The problem: Write the records out again, keeping each line exactly as it is.

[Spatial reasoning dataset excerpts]

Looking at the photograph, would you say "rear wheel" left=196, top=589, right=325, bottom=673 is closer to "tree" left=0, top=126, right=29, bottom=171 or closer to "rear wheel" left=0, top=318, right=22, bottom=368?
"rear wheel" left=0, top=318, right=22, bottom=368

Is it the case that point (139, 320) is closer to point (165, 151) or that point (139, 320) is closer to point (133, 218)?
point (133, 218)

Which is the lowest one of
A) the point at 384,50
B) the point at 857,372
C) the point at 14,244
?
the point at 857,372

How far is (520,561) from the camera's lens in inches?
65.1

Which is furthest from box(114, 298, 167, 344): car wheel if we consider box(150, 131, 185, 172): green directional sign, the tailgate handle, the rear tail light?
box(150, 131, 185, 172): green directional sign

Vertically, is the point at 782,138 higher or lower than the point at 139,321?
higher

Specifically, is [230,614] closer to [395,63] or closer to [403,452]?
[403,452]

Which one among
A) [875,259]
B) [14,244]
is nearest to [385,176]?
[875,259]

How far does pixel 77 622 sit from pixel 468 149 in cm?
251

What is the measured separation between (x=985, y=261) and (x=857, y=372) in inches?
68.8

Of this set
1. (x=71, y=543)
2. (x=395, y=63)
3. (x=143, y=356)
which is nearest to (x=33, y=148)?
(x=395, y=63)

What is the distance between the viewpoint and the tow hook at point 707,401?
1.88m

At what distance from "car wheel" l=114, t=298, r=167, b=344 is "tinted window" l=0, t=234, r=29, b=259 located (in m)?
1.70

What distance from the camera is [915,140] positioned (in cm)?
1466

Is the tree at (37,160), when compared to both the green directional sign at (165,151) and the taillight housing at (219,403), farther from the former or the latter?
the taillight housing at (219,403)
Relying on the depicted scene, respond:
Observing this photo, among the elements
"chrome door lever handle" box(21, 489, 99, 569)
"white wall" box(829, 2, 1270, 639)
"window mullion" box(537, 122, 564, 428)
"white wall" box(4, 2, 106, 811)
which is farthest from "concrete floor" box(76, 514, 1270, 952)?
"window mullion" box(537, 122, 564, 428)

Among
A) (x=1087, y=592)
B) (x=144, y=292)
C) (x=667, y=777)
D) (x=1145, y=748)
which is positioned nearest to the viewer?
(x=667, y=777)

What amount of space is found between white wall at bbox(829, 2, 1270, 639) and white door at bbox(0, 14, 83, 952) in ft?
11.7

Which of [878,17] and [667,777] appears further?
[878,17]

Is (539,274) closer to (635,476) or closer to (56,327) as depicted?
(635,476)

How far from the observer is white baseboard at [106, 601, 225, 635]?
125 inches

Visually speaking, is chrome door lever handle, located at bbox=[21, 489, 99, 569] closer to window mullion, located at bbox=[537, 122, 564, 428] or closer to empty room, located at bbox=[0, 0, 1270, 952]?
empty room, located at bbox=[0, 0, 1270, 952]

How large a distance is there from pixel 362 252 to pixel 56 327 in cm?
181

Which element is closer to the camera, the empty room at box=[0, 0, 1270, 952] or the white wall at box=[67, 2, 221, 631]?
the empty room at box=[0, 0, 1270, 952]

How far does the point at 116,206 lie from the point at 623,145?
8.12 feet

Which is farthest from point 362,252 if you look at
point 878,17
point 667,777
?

Solution for this task:
Looking at the photograph, would you say "rear wheel" left=196, top=589, right=325, bottom=673 is closer to "tree" left=0, top=126, right=29, bottom=171 or closer to "rear wheel" left=0, top=318, right=22, bottom=368?
"rear wheel" left=0, top=318, right=22, bottom=368

Is it the case that point (139, 320) is closer to point (165, 151) or that point (139, 320) is closer to point (133, 218)?
point (133, 218)

Which is the lowest one of
A) the point at 384,50
B) the point at 857,372
C) the point at 14,244
?
the point at 857,372

How far is (520,561) from the camera's lens in inches?
65.1

Which is furthest from box(114, 298, 167, 344): car wheel if we consider box(150, 131, 185, 172): green directional sign, the tailgate handle, the rear tail light?
box(150, 131, 185, 172): green directional sign

Vertically, is the point at 782,138 higher or lower than the point at 139,321?
higher

Specifically, is [230,614] closer to [395,63] or closer to [403,452]?
[403,452]

Which one among
A) [875,259]
B) [14,244]
is nearest to [385,176]?
[875,259]

How far does pixel 77 622 sit from pixel 468 149 in cm?
251

What is the measured separation between (x=985, y=261) and (x=857, y=372) in inches?
68.8

Of this set
1. (x=71, y=543)
2. (x=395, y=63)
3. (x=143, y=356)
which is nearest to (x=33, y=148)?
(x=395, y=63)

What is the distance between the viewpoint and the tow hook at point 707,401?
1.88m

At what distance from "car wheel" l=114, t=298, r=167, b=344 is "tinted window" l=0, t=234, r=29, b=259 located (in m)?
1.70

What distance from the camera is [915,140] positioned (in cm)?
1466

Is the tree at (37,160), when compared to both the green directional sign at (165,151) and the taillight housing at (219,403), farther from the former or the latter?
the taillight housing at (219,403)
Relying on the depicted scene, respond:
Observing this photo, among the elements
"chrome door lever handle" box(21, 489, 99, 569)
"white wall" box(829, 2, 1270, 639)
"window mullion" box(537, 122, 564, 428)
"white wall" box(4, 2, 106, 811)
which is farthest from "concrete floor" box(76, 514, 1270, 952)?
"window mullion" box(537, 122, 564, 428)

Among
A) (x=1087, y=592)
B) (x=144, y=292)
C) (x=667, y=777)
D) (x=1145, y=748)
which is positioned nearest to the viewer?
(x=667, y=777)

What amount of space is found between white wall at bbox(829, 2, 1270, 639) and white door at bbox(0, 14, 83, 952) in ft?
11.7

Which of [878,17] and [667,777] appears further?
[878,17]

Is (539,274) closer to (635,476) or closer to (56,327) as depicted?
(635,476)

How far from the observer is white baseboard at [106, 601, 225, 635]?
125 inches

Visually speaking, is chrome door lever handle, located at bbox=[21, 489, 99, 569] closer to window mullion, located at bbox=[537, 122, 564, 428] or closer to empty room, located at bbox=[0, 0, 1270, 952]?
empty room, located at bbox=[0, 0, 1270, 952]

How large a distance is there from pixel 362 252 to pixel 56 327 in cm?
181

Which element is closer to the camera, the empty room at box=[0, 0, 1270, 952] or the white wall at box=[67, 2, 221, 631]?
the empty room at box=[0, 0, 1270, 952]

How far does the point at 116,206 lie from the point at 623,145?
8.12 feet

Which is farthest from point 362,252 if you look at
point 878,17
point 667,777
?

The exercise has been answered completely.